Mar 31, 2007 00:55
it seems like i feel so much worse at night, when all the distractions of the world are gone and i'm alone with my thoughts. i hate being alone with my thoughts. i'm so sad. i don't know what to think and i don't know what to do. my dad thinks the image of him dying in the hospital is what i have stuck in my head that's bothering me but it's not. he was alive then. it's the image of him dead in the coffin that i can't get out of my head. i dont know what im supposed to think.
while my mom and i were looking for pictures, i found his lucky rock. its this little black rock that he always had in his pocket all throughout my childhood, with all of his change. he would pull the rock and his change out, give me the change and have me kiss his rock for good luck. apparently i picked it up in a riverbed in tennessee or something when i was a little girl and he had carried it ever since. i don't remember that but i do remember the rock. he changed it to every new pair of pants, along with his wallet and his money.
i wanted to put the rock in his pocket, just like it always had been. and i almost did, until i realized i have absolutely nothing physical that he really gave me that means anything. i just have this little rock. and i couldnt put it in the coffin with him. so now im looking at it on my bed and i cant stop crying. i wish i wore pants more often so i could always carry the little rock on my person. i would carry it in my bra but it might fall out and then i would freak. he supported me as much as my mom did while i was growing up but he always gave my grandma or me money and we'd go buy things. he never went shopping himself to pick me out something, except for my first car. i couldnt let go of this little rock. i put an antique marble in his pocket. he had these big glass jars of antique marbles and he would play with them with me when i was really little, before he could teach me to play card games. according to his best friend who gave the eulogy, he liked to play marbles when he was a boy, too. so i felt even better about the marble. but i did want to give him his rock, i just couldnt give it up.
i cant really accept the fact that i'll never see him again. i'll never get to hug him again, i couldnt hug him in the hospital and he couldnt really talk to me. but i knew that he knew i was there. he was aware of it, i know it. i could see how the sound of my voice and hearing me calmed him down when he was upset. i said goodbye but he couldnt say anything back to me. i dont understand that i'll never call him again and hear him call me sweetums. i had forgotten what he called me, but i remembered one day. i can still remember what his voice sounded like in my head but i know that those kind of memories fade pretty quickly. i dont think anyone has a recording of his voice. i wish they did.
i made a big slide show for the viewing, and i burned copies for people. i'm so glad we looked for those pictures. there were some really great pictures. he was suffering so much in the hopsital. my dad couldnt stay and watch but i had to, i had to talk to him while he was coughing and choking. i knew when my mom and i left the next morning that i'd never see him again. i wasnt surprised when my dad called me a couple hours later. i knew. i had said my goodbyes and i had hoped he would hear them. he was smiling in so few of his pictures. he just didnt ever seem to smile.

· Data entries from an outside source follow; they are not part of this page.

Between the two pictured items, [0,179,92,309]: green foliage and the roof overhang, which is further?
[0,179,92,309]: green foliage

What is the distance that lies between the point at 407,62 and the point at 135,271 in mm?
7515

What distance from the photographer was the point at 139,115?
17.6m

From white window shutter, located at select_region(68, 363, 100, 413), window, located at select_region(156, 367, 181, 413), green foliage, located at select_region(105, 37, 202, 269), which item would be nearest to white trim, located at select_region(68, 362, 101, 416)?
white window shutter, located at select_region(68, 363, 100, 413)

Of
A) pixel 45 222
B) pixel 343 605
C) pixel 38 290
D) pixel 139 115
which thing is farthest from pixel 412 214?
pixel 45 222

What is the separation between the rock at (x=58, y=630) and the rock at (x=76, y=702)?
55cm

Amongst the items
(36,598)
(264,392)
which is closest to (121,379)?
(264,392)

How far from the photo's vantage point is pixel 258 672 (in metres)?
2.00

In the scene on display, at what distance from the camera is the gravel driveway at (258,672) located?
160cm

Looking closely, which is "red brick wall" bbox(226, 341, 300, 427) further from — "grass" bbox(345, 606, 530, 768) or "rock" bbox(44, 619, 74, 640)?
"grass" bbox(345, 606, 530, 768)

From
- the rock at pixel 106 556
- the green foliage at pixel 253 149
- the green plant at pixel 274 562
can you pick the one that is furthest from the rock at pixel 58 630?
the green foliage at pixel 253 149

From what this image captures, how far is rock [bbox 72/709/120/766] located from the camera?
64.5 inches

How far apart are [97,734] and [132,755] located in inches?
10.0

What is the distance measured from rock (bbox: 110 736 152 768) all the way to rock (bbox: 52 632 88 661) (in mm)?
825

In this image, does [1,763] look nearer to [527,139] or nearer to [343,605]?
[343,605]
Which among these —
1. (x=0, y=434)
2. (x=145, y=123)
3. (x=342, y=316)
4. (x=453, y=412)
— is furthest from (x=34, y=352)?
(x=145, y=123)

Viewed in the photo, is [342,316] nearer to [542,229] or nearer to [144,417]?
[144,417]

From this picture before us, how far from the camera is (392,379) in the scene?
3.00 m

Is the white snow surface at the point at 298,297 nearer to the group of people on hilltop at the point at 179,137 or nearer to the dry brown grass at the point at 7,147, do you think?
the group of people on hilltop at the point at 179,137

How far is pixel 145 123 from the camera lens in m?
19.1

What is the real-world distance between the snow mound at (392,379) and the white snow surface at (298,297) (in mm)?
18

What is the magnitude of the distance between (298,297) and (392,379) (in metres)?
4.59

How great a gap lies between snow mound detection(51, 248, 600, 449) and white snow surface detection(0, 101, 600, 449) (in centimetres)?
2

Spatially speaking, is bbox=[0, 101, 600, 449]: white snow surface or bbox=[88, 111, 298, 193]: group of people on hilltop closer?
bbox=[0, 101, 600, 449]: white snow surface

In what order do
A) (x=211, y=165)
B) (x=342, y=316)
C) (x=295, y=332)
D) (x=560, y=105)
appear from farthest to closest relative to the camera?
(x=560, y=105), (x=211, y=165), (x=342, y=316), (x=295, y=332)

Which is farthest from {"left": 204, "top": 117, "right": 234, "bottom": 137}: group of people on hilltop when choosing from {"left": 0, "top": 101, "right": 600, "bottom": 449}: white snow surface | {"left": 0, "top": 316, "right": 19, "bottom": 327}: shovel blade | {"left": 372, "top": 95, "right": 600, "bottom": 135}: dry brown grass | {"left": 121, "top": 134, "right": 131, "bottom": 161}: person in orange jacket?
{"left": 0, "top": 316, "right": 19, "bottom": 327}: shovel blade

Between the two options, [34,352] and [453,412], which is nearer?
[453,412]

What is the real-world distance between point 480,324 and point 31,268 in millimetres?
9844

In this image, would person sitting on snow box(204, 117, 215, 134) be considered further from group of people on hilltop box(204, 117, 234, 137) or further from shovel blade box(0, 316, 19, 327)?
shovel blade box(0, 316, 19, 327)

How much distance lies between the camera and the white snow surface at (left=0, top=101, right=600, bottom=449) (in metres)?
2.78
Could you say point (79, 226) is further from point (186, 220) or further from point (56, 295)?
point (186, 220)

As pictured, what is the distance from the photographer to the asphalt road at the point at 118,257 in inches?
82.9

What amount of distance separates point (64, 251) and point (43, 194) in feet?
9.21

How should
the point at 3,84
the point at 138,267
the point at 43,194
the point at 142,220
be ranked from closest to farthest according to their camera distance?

i cant talk about this with anyone, i dont know why. i just cant talk. i dont even cry in the daytime if i can help it but at night i just cant keep my mind away. i just sit with my little rock and get so upset. i was going to spend the summer with him but it was too late. i have so many regrets. i have so many regrets. and memories. i have so many memories. i dont want to lose any of them. i'm so afraid and sad. i've always been so afraid of death. i'll never see his face again and i never said so many things, i never asked so many questions. i'm just so confused and sad. i dont understand and i'm afraid. i wish i knew he was there somewhere but i just dont have faith. and i'm scared. i miss him. he was so sweet. he was so sweet to me. he yelled at everyone sometimes but he never yelled at me. he had such a pretty singing voice. he never went on any vacations with us. i don't know why. i dont know why.